*WRITTEN PROBLEM A*: According to the ALTBalaji overview, on what date was the platform launched?
*WRITTEN PROBLEM B*: Transcribe the ALTBalaji overview from "ALTBalaji is an Indian subscription" to "original OTT content.".

ALTBalaji is an Indian subscription based video on demand platform which is a wholly owned subsidiary of Balaji Telefilms Ltd. Launched on 16 April 2017, ALTBalaji is the group's foray into the digital entertainment sphere to create original OTT content.

Platforms 
ALTBalaji is an Indian content-based video-on-demand platform. ALTBalaji is available across 32 different interfaces for its viewers. The content has been made available on mobile and Tablet Devices (Apple phone, Apple iPad, Android phone, Android tablet), Web browser (Desktop Browser), Chromecast, Android TV, Apple TV, Amazon Fire TV, Roku, and Windows (Windows PC, Windows Mobile, Windows tablet). The website indicates that the platform will showcase over 250 hours of original content with a new show every month, with 32 new shows lined up in the first year, featuring India's top actors and directors. The content bank also includes 100+ hours of kids' content as well as urban regional shows in Bengali, Hindi, Marathi, Punjabi, Tamil & many more languages.

Shows
In 2022, altbalalji released only 4 shows, which was Lock Upp (Season 1), Pavitra Rishta (Season 2), Apharan (web series) (Season 2), Code M (Season 2). Their website claims the platform to be one of the largest Ott content bank seen in India, with stories genre like drama, comedy, romance, and thriller.

*DATA EXTRACT*:
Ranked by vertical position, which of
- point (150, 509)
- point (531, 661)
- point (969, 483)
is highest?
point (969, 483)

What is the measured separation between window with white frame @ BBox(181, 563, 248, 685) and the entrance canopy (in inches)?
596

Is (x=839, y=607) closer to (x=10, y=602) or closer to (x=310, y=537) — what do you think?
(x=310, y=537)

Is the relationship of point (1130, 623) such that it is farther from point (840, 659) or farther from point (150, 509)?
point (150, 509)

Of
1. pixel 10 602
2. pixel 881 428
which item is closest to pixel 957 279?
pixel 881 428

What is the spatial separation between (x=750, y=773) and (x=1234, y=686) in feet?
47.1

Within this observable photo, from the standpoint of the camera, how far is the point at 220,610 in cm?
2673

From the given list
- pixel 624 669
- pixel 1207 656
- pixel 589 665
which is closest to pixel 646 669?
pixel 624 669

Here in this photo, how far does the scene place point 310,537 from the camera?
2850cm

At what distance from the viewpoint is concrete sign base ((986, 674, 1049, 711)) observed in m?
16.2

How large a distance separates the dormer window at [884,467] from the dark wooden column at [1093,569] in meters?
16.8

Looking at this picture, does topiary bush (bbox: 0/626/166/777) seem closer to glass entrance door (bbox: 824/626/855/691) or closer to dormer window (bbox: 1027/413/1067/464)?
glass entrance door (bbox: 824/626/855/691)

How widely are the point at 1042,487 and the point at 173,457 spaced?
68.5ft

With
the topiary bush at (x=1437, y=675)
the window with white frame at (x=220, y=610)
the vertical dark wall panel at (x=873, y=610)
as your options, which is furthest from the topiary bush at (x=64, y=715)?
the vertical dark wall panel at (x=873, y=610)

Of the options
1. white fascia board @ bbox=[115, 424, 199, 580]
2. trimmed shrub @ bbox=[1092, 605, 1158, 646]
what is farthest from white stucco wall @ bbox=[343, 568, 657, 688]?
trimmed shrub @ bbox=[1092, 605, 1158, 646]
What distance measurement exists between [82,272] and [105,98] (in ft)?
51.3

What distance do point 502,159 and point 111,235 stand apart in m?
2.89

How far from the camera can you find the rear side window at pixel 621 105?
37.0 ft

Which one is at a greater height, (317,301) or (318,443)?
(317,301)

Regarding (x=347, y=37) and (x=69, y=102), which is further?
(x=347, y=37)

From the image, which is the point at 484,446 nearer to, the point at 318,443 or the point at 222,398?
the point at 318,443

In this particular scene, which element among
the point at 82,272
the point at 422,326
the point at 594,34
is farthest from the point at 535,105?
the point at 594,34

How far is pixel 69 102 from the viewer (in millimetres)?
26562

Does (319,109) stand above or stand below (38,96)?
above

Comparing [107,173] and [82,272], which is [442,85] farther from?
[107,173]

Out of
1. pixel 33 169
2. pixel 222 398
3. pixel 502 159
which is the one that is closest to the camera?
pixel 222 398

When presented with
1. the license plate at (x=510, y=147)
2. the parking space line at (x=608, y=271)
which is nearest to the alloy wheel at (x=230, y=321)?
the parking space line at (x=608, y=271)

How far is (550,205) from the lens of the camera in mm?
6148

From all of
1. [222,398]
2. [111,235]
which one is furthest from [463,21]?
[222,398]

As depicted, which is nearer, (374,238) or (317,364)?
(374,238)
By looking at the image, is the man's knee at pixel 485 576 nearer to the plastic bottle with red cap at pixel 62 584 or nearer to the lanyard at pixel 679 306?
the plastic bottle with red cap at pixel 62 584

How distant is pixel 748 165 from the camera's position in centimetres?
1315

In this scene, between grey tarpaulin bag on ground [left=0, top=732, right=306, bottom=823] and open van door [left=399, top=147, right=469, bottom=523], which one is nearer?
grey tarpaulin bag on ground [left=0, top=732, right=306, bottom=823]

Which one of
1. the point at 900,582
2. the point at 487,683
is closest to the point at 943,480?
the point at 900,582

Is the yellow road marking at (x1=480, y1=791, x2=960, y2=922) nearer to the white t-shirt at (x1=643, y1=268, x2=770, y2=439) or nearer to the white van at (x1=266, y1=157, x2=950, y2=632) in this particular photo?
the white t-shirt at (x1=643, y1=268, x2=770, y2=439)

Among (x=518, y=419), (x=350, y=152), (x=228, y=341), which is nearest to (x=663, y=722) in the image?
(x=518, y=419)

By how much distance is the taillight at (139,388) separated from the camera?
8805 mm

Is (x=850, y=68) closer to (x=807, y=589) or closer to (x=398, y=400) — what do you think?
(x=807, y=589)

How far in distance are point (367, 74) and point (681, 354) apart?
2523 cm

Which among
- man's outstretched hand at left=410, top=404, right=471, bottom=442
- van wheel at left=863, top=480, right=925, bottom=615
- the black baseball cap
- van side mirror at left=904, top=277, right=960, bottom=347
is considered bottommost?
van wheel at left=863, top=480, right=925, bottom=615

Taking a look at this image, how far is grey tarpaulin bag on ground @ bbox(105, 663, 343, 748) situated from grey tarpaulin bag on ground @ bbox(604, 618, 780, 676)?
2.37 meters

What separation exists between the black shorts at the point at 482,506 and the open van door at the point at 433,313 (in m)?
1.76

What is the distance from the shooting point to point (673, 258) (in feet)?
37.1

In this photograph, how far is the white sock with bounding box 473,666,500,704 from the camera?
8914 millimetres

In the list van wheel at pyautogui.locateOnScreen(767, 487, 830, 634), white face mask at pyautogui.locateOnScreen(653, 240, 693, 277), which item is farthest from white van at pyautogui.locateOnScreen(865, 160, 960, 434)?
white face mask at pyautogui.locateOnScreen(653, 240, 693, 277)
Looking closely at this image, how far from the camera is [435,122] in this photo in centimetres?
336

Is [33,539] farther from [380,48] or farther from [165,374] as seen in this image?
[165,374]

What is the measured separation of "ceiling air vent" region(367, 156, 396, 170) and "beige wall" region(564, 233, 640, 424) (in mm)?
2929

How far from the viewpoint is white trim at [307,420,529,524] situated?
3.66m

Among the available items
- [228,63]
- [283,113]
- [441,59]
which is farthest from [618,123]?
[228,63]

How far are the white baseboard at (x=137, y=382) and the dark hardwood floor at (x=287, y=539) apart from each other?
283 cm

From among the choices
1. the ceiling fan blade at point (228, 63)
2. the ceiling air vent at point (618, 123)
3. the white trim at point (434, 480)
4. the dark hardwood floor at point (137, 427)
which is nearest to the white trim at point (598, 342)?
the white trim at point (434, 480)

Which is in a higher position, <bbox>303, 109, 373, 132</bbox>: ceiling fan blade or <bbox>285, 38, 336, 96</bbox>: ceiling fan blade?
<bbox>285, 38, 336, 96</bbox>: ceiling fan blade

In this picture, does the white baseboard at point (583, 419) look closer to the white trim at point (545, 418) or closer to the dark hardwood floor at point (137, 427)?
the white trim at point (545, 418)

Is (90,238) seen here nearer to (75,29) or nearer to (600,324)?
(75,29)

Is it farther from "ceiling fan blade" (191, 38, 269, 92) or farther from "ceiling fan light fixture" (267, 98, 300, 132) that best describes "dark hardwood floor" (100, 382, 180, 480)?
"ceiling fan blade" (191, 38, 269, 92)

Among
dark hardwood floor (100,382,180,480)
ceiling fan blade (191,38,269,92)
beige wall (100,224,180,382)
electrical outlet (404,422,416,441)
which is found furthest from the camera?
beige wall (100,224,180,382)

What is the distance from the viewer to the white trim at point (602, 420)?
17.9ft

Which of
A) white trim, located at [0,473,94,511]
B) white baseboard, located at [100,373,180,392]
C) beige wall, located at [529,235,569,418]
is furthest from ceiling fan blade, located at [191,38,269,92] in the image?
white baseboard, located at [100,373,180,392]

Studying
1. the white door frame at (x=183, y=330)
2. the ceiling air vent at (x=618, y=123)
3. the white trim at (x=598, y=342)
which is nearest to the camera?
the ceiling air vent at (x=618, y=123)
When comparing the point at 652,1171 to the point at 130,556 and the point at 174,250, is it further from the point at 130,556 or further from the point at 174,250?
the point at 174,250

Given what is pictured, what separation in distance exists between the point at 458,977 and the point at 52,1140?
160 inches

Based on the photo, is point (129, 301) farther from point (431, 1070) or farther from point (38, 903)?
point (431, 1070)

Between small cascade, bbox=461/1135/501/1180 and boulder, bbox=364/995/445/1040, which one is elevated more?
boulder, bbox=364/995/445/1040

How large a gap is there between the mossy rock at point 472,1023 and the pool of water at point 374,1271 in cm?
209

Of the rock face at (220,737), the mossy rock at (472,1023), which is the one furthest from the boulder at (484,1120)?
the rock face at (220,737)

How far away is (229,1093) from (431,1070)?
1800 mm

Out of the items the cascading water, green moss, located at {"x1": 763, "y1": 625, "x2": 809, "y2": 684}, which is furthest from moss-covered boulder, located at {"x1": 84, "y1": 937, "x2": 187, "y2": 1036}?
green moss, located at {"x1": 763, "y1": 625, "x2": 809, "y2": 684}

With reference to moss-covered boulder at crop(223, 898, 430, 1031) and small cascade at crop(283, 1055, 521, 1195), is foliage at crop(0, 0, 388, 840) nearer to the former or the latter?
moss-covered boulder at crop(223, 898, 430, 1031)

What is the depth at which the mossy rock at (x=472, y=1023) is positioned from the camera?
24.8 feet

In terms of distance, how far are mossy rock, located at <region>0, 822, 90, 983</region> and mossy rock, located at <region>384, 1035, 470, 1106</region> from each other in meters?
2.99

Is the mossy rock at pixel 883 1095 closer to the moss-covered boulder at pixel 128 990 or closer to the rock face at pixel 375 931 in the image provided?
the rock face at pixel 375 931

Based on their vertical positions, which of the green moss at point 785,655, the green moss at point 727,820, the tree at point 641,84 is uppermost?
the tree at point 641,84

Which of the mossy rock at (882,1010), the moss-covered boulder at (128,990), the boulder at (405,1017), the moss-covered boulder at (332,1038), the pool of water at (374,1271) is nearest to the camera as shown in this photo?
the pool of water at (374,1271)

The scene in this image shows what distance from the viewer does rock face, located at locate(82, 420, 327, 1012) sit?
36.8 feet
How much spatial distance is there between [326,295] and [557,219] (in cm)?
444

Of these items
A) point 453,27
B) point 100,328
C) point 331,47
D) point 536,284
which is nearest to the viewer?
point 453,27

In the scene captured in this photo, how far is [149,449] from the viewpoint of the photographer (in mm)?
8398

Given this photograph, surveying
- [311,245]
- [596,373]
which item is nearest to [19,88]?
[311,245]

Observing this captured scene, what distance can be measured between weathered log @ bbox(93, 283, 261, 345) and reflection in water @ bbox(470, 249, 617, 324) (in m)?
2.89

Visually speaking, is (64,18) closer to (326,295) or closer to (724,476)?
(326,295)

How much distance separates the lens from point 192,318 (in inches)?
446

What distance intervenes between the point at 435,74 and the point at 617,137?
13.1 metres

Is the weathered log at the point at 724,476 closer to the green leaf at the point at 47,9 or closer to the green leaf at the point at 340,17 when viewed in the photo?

*COMPLETE OUTPUT A*: 16 April 2017

*COMPLETE OUTPUT B*:
ALTBalaji is an Indian subscription based video on demand platform which is a wholly owned subsidiary of Balaji Telefilms Ltd. Launched on 16 April 2017, ALTBalaji is the group's foray into the digital entertainment sphere to create original OTT content.